The MIIT says all those who applied received a licence. Gome told Sina that its application was filed in December and the approval was now “advancing normally.”   Industry insiders and a good number of posters on bulletin boards suspect that the big retailers are being held back because they will compete on price.

However, several retailers did receive licences, as did a number of tech firms. (The full list: retail chains Telephone World, Funtalk, Digitone and Telling, online mall, OSS/BSS provider SoShare, Alibaba’s domain registrar and web hosting firm HiChina, Tsinghua University-owned Huaxiang Telecom, mobile VAS and platforms firm Bewinner, online mobile recharge service provider Lianlian, and Busap, which provides TV services to trains and buses.)

The other and perhaps even bigger absence here is a framework that will allow MVNOs to compete. The ministry has merely stipulated that the wholesale price must be lower than the lowest retail price in the same geographical market. That doesn’t leave much of a margin.

Under the rules, MVNOs must lease their backhaul as well as access networks from incumbents.

So the entry of virtual operators is hardly likely to upset the status quo, especially as it coincides with arrival of 4G in which China Mobile has almost a one-year break on its rivals.
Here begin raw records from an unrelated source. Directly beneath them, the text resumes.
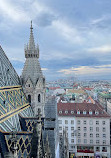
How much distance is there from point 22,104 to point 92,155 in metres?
33.7

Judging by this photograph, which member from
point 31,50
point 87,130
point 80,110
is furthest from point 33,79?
point 87,130

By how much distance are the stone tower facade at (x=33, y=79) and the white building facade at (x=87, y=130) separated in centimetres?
2306

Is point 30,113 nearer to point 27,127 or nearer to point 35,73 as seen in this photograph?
point 27,127

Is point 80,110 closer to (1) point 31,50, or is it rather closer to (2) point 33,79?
(2) point 33,79

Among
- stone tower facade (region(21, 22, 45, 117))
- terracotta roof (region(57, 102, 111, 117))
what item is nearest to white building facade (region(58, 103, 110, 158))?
terracotta roof (region(57, 102, 111, 117))

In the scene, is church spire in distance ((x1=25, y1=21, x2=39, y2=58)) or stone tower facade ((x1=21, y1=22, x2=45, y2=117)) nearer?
stone tower facade ((x1=21, y1=22, x2=45, y2=117))

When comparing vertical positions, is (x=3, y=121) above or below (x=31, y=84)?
below

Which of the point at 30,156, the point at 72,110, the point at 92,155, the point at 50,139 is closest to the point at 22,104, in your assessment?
the point at 50,139

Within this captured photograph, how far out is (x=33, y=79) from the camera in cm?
2689

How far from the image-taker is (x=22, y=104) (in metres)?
22.9

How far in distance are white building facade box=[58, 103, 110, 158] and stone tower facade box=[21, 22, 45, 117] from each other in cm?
2306

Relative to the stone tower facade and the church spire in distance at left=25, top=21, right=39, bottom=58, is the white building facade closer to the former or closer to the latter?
the stone tower facade

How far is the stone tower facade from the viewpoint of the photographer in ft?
86.7

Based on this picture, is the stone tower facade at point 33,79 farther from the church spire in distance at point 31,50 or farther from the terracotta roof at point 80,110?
the terracotta roof at point 80,110
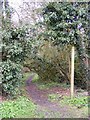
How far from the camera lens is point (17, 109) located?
15.5 feet

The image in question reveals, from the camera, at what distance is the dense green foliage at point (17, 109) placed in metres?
4.37

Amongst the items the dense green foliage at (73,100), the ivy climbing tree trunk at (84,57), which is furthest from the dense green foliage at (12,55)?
the ivy climbing tree trunk at (84,57)

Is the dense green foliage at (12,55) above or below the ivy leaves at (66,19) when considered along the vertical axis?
below

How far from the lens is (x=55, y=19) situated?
605cm

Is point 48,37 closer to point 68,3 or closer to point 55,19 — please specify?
point 55,19

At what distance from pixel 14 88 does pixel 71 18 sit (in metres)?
2.56

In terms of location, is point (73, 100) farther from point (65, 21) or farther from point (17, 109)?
point (65, 21)

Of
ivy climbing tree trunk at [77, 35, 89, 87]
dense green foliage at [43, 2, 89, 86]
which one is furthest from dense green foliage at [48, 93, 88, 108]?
dense green foliage at [43, 2, 89, 86]

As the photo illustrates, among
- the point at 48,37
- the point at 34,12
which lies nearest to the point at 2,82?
the point at 48,37

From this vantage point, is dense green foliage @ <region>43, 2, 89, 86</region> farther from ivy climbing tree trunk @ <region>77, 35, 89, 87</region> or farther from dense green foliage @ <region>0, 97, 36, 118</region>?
dense green foliage @ <region>0, 97, 36, 118</region>

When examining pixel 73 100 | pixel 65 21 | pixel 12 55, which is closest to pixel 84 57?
pixel 65 21

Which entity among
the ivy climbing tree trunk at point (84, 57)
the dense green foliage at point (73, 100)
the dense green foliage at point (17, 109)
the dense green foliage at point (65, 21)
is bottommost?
the dense green foliage at point (73, 100)

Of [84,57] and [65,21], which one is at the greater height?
[65,21]

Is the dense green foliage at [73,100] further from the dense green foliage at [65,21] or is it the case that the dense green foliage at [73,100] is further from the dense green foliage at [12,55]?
the dense green foliage at [65,21]
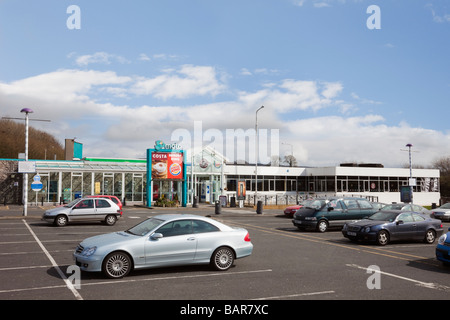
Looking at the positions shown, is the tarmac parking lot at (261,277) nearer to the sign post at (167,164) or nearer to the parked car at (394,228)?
the parked car at (394,228)

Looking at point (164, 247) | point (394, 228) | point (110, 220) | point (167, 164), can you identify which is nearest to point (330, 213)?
point (394, 228)

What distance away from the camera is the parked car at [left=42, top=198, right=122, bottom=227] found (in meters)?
20.7

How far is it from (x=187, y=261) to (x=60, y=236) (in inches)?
366

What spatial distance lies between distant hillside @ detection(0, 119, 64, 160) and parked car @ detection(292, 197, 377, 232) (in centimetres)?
6591

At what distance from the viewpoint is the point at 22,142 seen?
77000 millimetres

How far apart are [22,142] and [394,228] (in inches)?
3039

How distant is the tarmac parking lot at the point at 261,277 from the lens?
7.80 m

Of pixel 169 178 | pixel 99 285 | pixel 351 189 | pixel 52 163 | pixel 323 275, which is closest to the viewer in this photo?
pixel 99 285

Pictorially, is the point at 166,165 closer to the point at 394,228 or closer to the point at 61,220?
the point at 61,220

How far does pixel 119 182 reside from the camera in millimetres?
44406

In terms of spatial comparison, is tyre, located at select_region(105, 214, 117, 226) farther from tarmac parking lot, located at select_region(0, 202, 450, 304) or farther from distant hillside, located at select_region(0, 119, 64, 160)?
distant hillside, located at select_region(0, 119, 64, 160)

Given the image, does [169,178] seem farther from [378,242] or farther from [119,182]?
[378,242]

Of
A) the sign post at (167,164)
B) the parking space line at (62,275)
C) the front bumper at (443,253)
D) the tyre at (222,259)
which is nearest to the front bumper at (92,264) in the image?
the parking space line at (62,275)
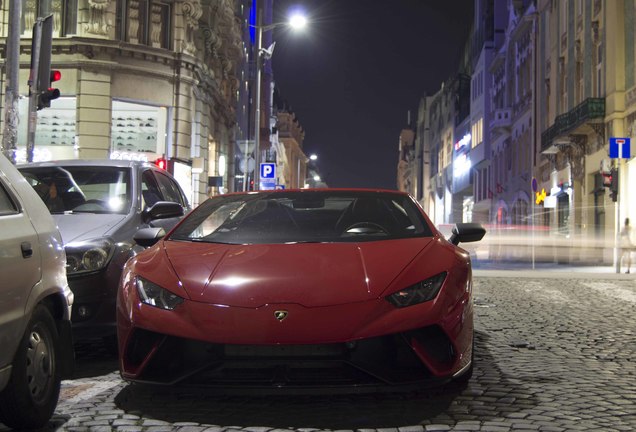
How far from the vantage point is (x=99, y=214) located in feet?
21.6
The importance of privately-owned MVNOs is thus mostly symbolic. Given China’s desperate need for basic telecoms infrastructure, it is possible private firms may eventually be allowed to invest directly in networks. But the door remains firmly shut on foreign telcos.


Shanghai free trade zone will also open up to telcos

So, the daring plan to let Facebook into the Shanghai free trade zone (reported here, here and here) may also mean the embrace of foreign telcos.

Hong Kong’s reported Tuesday that the FTZ would allow access to previously-blocked websites such as Facebook, Twitter and YouTube.

The story adds that the FTZ, the first in mainland China, “would also welcome bids from foreign telecommunications companies for licences to provide internet services within the new special economic zone.”

Given the role of FTZ as a business zone, this surely means some attractive enterprise contracts with MNCs and local firms. The three domestic operators, China Telecom, China Mobile and China Unicom, have all accepted the arrival of foreign competition, the SCMP says.

The 29 sq km zone, located next to the Pudong business district and covering the airport and the Yangshan port, is intended to attract foreign investment and to trial some liberalised financial services. It is being hailed within China as akin to the establishment of special economic zones 30 years ago.

In that optimistic vein, we might see the FTZ, along with the opening of the MVNO market and the continuing talk of economic reform as signs of cracks in the wall around China telecoms.

This Reuters story on the campaign against monopoly abuses by economic reform outfit NDRC points out that:

The agency is also investigating the pricing practices of 60 local and foreign pharmaceutical firms. Autos, telecoms and banks might come next, regulators have suggested.

However, those with longish memories of Chinese telecoms may recall similar excitement accompanied AT&T’s joint venture with China Telecom and the Shanghai city government back in 2000. To quote People’s Daily back in the day:

Analysts said the deal will serve as a role model for foreign investors in the State-gripped market and other foreign firms are expected to follow the AT&T example when China enters the World Trade Organization.

That hasn’t happened. Shanghai Symphony is still the only foreign-invested telco JV in China, and a frustrating exercise for AT&T

China’s WTO promise to open up the telecom services sector has been a hollow one, but no surprise. Direct control over telecoms is a sine qua non of party rule, guaranteeing direct control over the net and influence over the entire digital economy. China ranks 173rd out of 179 countries in the Reporters Without Borders Press Freedom Index and is on the NGO’s list of Enemies of the Internet.

None of this has changed. Rather, the current heavy internet crackdown tells us that, even if foreign operators are admitted to the FTZ, they will go no further.